Carmen received some money for her birthday on Friday. That night, she took her friend out to dinner. She spent half of her check for dinner. Then she tipped the waiter $6. The next evening she went to dinner alone, spent half of the money she had left, and tipped the waiter $2. The next night she went to dinner again, spent half of the money she had left, and tipped the waiter $1. At this time she had $6 left. How much money did she originally have?
To find out how much money Carmen originally had, we need to work backwards from what we know.
Let's represent the amount of money Carmen had originally as "X". We know that the following things happened:
1. Carmen spent half of her money on the first dinner, so she had X/2 left.
2. Carmen tipped the waiter $6, so she had X/2 - $6 left.
3. The next evening, Carmen spent half of the money she had left, which is (X/2 - $6)/2.
4. Carmen tipped the waiter $2, so she had (X/2 - $6)/2 - $2 left.
5. On the third night, Carmen spent half of the money she had left, which is ((X/2 - $6)/2 - $2)/2.
6. Carmen tipped the waiter $1, so she had ((X/2 - $6)/2 - $2)/2 - $1 left, which equals $6.
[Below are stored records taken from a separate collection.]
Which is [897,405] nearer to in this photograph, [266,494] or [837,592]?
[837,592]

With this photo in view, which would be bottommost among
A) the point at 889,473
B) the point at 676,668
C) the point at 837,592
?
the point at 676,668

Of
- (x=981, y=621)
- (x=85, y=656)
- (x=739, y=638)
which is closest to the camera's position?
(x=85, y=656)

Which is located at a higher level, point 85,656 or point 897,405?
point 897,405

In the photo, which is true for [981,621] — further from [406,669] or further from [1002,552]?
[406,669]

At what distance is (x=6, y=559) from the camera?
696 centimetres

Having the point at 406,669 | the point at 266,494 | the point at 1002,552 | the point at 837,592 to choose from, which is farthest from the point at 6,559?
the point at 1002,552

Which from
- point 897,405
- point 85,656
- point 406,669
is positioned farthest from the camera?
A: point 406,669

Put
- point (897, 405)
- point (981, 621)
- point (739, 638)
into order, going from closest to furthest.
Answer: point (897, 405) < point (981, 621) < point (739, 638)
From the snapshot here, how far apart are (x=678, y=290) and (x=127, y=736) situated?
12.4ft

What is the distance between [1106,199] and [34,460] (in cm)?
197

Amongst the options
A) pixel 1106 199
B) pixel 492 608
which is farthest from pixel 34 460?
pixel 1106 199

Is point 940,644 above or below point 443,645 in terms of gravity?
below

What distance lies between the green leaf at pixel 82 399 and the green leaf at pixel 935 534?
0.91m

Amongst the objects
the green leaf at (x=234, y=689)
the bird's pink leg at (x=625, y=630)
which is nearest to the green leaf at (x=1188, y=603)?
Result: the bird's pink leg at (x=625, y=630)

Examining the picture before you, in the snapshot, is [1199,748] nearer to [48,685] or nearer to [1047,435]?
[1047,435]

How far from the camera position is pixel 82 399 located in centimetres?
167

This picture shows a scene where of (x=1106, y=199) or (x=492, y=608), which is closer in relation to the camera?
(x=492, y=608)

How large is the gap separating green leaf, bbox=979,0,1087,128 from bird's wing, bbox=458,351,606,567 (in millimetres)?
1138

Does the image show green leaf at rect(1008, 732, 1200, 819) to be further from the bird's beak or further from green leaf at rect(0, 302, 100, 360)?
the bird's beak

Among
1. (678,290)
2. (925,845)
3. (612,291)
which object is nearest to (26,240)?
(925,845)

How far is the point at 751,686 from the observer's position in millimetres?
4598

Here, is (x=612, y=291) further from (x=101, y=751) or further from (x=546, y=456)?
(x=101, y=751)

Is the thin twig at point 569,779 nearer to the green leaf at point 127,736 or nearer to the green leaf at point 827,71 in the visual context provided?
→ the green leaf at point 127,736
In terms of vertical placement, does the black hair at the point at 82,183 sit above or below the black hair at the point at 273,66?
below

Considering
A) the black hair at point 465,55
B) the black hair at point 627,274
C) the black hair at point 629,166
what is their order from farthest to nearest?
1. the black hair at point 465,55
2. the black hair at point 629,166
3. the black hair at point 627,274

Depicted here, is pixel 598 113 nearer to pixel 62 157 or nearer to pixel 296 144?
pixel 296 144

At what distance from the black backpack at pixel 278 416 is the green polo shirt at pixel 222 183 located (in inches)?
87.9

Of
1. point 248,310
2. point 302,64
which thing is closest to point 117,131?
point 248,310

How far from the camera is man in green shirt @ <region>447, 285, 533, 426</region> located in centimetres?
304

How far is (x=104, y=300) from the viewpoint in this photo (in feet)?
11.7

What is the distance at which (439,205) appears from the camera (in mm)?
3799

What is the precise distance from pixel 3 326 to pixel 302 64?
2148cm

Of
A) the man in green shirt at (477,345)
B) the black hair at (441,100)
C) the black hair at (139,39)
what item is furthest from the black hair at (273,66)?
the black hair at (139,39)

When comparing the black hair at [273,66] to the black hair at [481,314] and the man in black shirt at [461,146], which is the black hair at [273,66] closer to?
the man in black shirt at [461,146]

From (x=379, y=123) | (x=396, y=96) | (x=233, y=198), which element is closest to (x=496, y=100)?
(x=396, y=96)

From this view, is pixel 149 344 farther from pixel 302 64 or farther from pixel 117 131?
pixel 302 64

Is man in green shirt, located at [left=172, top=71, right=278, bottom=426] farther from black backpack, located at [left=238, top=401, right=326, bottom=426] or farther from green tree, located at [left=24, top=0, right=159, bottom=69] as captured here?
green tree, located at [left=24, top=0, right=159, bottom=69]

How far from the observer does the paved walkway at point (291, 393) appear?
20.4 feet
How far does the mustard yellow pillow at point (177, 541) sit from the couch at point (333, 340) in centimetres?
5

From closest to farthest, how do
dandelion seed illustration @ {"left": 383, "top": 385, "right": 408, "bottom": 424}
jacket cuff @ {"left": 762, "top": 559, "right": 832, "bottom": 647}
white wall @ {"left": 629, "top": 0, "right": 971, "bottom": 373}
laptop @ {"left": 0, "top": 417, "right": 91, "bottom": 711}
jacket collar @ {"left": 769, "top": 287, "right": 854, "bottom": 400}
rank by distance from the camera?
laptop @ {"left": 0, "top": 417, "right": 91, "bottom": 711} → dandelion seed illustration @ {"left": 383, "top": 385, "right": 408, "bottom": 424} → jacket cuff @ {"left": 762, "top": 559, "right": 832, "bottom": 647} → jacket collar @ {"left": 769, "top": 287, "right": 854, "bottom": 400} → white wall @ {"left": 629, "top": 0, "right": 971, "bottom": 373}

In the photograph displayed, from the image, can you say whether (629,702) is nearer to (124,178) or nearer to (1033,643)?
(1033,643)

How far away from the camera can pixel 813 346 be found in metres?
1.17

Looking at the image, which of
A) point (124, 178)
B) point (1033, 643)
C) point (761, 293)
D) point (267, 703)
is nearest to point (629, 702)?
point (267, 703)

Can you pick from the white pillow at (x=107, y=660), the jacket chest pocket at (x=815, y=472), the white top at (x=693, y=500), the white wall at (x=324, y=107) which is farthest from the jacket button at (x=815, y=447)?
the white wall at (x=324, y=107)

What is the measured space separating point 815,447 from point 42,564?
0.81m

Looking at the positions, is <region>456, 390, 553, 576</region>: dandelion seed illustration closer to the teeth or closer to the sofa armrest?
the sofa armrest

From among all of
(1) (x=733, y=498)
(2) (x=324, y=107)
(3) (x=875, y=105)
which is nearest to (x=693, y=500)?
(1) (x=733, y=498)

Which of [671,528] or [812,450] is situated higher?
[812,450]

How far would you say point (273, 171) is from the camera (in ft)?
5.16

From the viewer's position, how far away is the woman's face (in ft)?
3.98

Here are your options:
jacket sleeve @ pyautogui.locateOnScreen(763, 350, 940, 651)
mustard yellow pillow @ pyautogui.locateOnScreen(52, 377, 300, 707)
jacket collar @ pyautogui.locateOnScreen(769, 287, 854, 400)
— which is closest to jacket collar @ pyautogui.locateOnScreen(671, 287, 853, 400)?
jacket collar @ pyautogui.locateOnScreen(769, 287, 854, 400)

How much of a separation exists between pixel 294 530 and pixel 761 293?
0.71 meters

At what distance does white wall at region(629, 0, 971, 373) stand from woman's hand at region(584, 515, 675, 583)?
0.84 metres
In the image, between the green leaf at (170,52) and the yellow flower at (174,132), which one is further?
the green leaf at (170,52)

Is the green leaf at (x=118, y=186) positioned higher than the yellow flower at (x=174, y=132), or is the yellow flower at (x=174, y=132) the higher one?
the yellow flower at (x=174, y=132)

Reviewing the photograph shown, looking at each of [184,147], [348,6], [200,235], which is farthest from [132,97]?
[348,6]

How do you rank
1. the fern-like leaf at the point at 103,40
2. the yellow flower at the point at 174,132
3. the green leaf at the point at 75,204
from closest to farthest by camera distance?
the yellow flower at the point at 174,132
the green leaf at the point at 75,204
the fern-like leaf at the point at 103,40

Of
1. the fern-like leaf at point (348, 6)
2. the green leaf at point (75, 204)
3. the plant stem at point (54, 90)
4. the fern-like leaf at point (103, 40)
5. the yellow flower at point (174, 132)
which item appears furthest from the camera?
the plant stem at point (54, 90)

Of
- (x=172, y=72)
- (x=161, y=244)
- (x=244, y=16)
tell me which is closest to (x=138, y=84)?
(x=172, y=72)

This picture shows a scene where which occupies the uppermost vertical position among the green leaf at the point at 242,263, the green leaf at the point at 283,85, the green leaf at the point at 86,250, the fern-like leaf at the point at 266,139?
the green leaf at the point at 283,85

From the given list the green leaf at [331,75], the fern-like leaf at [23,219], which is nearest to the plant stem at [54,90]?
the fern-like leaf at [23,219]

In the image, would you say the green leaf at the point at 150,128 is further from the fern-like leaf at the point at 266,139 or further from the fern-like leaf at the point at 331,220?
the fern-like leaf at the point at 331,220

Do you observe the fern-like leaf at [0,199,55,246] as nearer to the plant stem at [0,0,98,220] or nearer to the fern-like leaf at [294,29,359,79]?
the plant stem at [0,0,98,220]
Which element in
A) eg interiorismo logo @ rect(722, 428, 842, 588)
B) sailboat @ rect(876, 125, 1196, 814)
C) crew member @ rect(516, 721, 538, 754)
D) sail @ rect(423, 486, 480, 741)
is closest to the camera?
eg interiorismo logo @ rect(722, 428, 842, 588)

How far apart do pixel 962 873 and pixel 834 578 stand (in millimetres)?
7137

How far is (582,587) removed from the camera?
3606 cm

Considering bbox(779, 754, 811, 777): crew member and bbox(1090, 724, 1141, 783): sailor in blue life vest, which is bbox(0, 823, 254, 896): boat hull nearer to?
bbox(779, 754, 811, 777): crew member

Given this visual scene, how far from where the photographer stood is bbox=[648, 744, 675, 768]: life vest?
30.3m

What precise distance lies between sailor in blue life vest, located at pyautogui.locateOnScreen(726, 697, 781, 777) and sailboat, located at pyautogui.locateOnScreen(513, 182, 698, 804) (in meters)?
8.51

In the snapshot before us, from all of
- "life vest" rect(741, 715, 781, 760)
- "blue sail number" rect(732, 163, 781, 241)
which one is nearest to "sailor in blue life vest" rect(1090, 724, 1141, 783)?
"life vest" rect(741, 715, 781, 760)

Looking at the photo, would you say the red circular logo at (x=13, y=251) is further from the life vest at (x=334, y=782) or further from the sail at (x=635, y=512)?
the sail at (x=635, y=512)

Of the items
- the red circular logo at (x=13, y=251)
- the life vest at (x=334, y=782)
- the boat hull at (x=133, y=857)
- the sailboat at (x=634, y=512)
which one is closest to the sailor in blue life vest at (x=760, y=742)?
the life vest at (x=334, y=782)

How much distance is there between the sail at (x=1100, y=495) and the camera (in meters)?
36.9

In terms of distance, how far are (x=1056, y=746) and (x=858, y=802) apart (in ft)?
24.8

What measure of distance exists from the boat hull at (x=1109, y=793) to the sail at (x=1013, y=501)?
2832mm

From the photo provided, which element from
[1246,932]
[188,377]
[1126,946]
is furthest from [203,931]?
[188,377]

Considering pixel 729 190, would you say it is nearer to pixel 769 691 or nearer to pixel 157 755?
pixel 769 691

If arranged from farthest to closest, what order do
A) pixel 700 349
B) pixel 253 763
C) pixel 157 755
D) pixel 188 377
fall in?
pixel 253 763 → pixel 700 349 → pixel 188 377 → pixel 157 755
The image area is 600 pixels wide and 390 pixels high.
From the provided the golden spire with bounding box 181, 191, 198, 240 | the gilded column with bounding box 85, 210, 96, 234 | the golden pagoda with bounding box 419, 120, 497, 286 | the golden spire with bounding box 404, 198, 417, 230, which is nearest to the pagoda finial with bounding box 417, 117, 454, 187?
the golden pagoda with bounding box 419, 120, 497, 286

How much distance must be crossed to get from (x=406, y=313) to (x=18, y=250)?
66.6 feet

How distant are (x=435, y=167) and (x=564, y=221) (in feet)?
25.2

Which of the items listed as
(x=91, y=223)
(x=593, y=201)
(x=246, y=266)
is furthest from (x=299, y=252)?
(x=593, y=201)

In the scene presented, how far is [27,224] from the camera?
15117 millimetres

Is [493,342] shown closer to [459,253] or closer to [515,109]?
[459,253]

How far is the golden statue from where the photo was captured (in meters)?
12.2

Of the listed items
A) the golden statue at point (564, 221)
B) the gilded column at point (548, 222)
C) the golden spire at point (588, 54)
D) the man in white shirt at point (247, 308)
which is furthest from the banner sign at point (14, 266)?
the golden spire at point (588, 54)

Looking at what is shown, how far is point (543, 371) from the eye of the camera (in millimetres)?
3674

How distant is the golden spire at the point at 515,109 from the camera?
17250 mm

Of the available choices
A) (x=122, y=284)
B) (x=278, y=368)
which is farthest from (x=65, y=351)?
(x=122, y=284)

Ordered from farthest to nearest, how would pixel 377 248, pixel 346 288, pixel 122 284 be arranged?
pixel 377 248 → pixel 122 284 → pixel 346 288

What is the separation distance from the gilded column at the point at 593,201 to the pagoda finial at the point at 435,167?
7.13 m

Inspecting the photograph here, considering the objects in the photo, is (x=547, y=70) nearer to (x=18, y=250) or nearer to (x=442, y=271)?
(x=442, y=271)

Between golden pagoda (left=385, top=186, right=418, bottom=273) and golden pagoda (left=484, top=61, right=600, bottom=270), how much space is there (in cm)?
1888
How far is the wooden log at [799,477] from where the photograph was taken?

Now we can write an equation to solve for X:
((X/2 - $6)/2 - $2)/2 - $1 = $6
To simplify the equation, let's remove $ signs and multiply both sides by 2:
((X/2 - 6)/2 - 2)/2 - 1 = 6
(X/2 - 6)/2 - 2 = 12
(X/2 - 6)/2 = 12 + 2
(X/2 - 6)/2 = 14
X/2 - 6 = 14 * 2
X/2 - 6 = 28
X/2 = 28 + 6
X/2 = 34
To solve for X, we multiply both sides by 2:
X = 34 * 2
X = 68
Therefore, Carmen originally had $68.
First Trip
Check = X dollars.
Spent: X/2 + 6,
BAL = X - (X/2 + 6) = X/2 - 6.
SECOND TRIP
Spent: 1/2(X/2 - 6) + 2 = X/4 - 1.
BAL = (X/2 - 6) - (X/4 - 1) = X/4 - 5.
THIRD TRIP
Spent: 1/2(X/4 - 5) = X/8 - 5/2.
BAL=(X/4 - 5) - (X/8 - 5/2) = X/8 - 5/2
X/8 - 5/2 = 6,
Multiply both sides by 8:
X - 20 = 48,
X=48 + 20 = $68 = The original amount.